• [Énoncé 1]
Reproduisez intégralement le texte sur l'apiculture au Niger.

• [Extrait]
L’apiculture représente au Niger, un potentiel économique important pour le développement rural et la sécurité alimentaire. Avec des initiatives en cours notamment à Yélou dans la région de Dosso, l’apiculture tend à s’associer à l’agriculture apportant ainsi aux paysans un production locale de miel qui peut être non seulement consommé au plan local, mais également vendu sur les marchés de la région et du pays. pour renforcer les pratiques apicoles traditionnelles et développer de nouvelles opportunités. Immersion dans le bassin agricole de Bandé au Sud de Zinder, riche de son miel de qualité naturelle.
Cette immersion a été opérée par Dr Haboubacar Maman Manzo, Docteur en Sciences Agronomiques et Ingénierie bio(Ph.D), Enseignant Chercheur à l’Université Boubakar Ba de Tillaberi au Niger, qui nous livre ici la quintessence de ses observations :
« En cette première decade du mois de juin 2025, nous sommes au début de la grande campagne agricole pluviale au Niger et partout au Sahel.

(Éléments enregistrés du jeu de données)
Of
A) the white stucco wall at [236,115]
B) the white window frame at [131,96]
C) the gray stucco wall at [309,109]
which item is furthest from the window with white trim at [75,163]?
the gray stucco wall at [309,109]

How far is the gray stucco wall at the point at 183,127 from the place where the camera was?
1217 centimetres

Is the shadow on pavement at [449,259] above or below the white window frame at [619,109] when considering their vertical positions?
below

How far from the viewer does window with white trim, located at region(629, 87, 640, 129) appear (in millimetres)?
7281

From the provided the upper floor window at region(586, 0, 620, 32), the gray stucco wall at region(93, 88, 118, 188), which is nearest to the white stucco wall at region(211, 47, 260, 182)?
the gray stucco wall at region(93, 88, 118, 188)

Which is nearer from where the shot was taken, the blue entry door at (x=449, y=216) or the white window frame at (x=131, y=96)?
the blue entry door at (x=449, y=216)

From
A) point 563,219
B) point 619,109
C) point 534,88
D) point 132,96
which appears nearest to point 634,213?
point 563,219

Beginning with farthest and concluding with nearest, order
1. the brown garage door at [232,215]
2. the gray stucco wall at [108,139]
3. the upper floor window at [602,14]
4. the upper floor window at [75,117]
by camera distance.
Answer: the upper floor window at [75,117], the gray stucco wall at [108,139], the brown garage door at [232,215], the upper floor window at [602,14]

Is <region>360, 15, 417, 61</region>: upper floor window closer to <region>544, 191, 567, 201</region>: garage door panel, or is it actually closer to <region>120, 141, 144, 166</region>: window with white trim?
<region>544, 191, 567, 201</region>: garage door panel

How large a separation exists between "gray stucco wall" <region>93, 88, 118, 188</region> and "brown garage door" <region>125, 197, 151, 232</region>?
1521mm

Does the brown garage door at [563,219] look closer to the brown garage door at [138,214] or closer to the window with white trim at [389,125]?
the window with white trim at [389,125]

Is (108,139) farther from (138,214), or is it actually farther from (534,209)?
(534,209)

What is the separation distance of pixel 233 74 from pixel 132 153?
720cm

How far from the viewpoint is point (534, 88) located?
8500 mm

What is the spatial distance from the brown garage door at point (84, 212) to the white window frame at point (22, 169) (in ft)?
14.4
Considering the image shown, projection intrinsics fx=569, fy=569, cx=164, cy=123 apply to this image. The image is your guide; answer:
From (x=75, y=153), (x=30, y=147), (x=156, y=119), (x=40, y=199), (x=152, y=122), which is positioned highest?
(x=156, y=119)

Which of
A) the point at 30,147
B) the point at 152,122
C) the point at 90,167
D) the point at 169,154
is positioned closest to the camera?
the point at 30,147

• [Énoncé 2]
Donnez la liste sous forme de CSV à deux colonnes nommées consigne et reponse, en partant du début de la liste et en vous arrêtant après la ligne contenant « 1217 centimetres », avec une ligne par texte suivi de sa réponse. Placez chaque champ entre guillemets et remplacez les sauts de ligne par des espaces.

• [Corrigé 1]
L’apiculture représente au Niger, un potentiel économique important pour le développement rural et la sécurité alimentaire. Avec des initiatives en cours notamment à Yélou dans la région de Dosso, l’apiculture tend à s’associer à l’agriculture apportant ainsi aux paysans un production locale de miel qui peut être non seulement consommé au plan local, mais également vendu sur les marchés de la région et du pays. pour renforcer les pratiques apicoles traditionnelles et développer de nouvelles opportunités. Immersion dans le bassin agricole de Bandé au Sud de Zinder, riche de son miel de qualité naturelle.
Cette immersion a été opérée par Dr Haboubacar Maman Manzo, Docteur en Sciences Agronomiques et Ingénierie bio(Ph.D), Enseignant Chercheur à l’Université Boubakar Ba de Tillaberi au Niger, qui nous livre ici la quintessence de ses observations :
« En cette première decade du mois de juin 2025, nous sommes au début de la grande campagne agricole pluviale au Niger et partout au Sahel.

• [Corrigé 2]
consigne,reponse
"Of A) the white stucco wall at [236,115] B) the white window frame at [131,96] C) the gray stucco wall at [309,109] which item is furthest from the window with white trim at [75,163]?","the gray stucco wall at [309,109]"
"How far is the gray stucco wall at the point at 183,127 from the place where the camera was?","1217 centimetres"